A more complete understanding of the present disclosure may be realized by reference to the accompanying drawing in which:
The illustrative embodiments are described more fully by the Figures and detailed description. Embodiments according to this disclosure may, however, be embodied in various forms and are not limited to specific or illustrative embodiments described in the drawing and detailed description.
The following merely illustrates the principles of the disclosure. It will thus be appreciated that those skilled in the art will be able to devise various arrangements which, although not explicitly described or shown herein, embody the principles of the disclosure and are included within its spirit and scope.

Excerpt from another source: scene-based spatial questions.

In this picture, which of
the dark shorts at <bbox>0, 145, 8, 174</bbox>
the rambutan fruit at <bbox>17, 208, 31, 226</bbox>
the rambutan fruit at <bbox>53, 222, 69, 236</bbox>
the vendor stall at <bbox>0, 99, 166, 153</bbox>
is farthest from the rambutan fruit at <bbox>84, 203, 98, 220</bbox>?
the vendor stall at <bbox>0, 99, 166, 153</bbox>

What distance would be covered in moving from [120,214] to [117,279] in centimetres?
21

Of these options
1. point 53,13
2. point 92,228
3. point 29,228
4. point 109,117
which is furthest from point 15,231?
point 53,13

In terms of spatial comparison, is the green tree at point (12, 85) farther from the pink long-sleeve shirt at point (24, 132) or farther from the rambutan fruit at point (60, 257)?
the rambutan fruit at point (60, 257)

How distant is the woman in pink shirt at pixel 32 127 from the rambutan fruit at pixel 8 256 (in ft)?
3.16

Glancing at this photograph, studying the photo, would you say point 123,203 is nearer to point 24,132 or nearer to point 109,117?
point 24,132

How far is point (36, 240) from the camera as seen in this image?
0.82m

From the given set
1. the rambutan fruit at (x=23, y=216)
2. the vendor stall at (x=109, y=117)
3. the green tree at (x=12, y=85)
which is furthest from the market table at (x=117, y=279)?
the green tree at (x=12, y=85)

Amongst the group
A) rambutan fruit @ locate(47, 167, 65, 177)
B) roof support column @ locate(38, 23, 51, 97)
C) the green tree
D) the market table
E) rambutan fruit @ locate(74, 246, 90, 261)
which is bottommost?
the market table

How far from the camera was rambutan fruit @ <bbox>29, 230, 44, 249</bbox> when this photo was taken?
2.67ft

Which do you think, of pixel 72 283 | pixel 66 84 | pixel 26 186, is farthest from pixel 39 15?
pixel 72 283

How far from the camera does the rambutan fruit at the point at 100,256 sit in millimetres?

Furthermore, all examples and conditional language recited herein are intended to be only for pedagogical purposes to aid the reader in understanding the principles of the disclosure and the concepts contributed by the inventor(s) to furthering the art and are to be construed as being without limitation to such specifically recited examples and conditions.
Moreover, all statements herein reciting principles, aspects, and embodiments of the disclosure, as well as specific examples thereof, are intended to encompass both structural and functional equivalents thereof. Additionally, it is intended that such equivalents include both currently known equivalents as well as equivalents developed in the future, i.e., any elements developed that perform the same function, regardless of structure.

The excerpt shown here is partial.